Easier Node.js streams via async iteration

[2019-11-07] dev, javascript, nodejs, async
(Ad, please don’t block)

Working with Node.js streams is much more pleasant if we use asynchronous iteration. This blog post explores how to do that.

Recap: asynchronous iteration and asynchronous generators  

Asynchronous iteration is a protocol for retrieving the contents of a data container asynchronously (meaning the current “task” may be paused before retrieving an item).

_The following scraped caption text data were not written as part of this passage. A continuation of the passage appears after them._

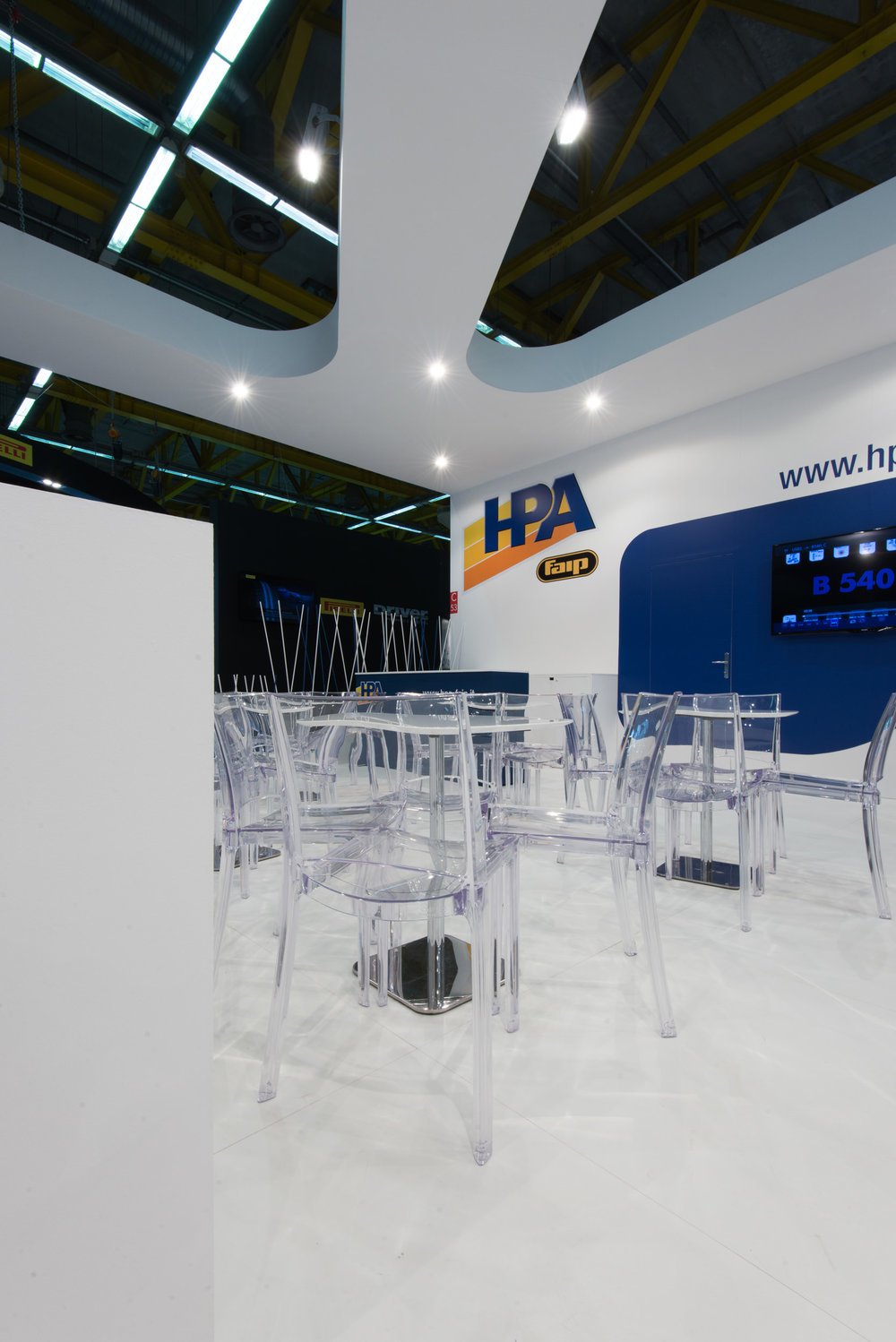 HPA_Autopromotec2015-3.jpg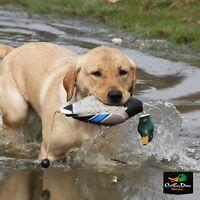 Avery Greenhead Gear Ghg Dog Training Atb Ez Bird Mallard Dummy Bumper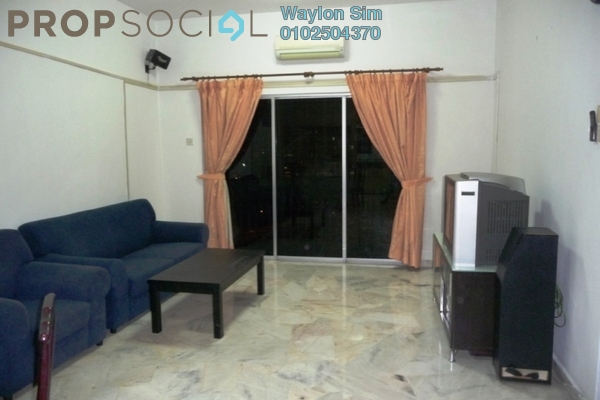 For Rent Condominium at Petaling Indah, Sungai Besi Leasehold Fully Furnished 2R/2B 1.4k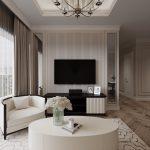 Cần chuyển nhượng gấp căn hộ 3PN chung cư Novaland Phú Nhuận, DT lớn 96m2/3PN, có nội thất. Giá 5.3 tỷ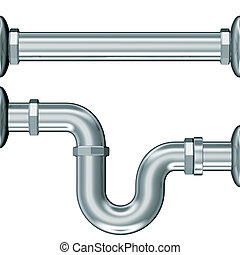 pipes elbow wc - 3d illustration render, hydraulic pipes...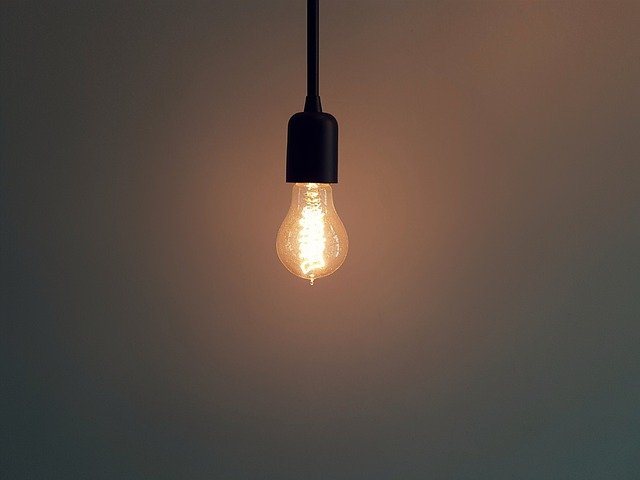 Lightbulb.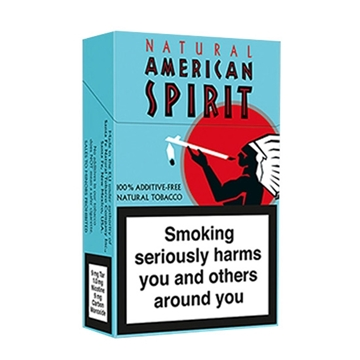 Picture of Natural American Spirit Blue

Asynchronous generators help with async iteration. For example, this is an asynchronous generator function:

/**
 * @returns an asynchronous iterable
 */
async function* asyncGenerator(asyncIterable) {
  for await (const item of asyncIterable) { // input
    if (···) {
      yield '> ' + item; // output
    }
  }
}
  • The for-await-of loop iterates over the input asyncIterable. This loop is also available in normal asynchronous functions.
  • The yield feeds values into the asynchronous iterable that is returned by this generator.

In the remainder of the blog post, pay close attention to whether a function is an async function or an async generator function:

/** @returns a Promise */
async function asyncFunction() { /*···*/ }

/** @returns an async iterable */
async function* asyncGeneratorFunction() { /*···*/ }

Streams  

A stream is a pattern whose core idea is to “divide and conquer” a large amount of data: We can handle it if we split it into smaller pieces and handle one portion at a time.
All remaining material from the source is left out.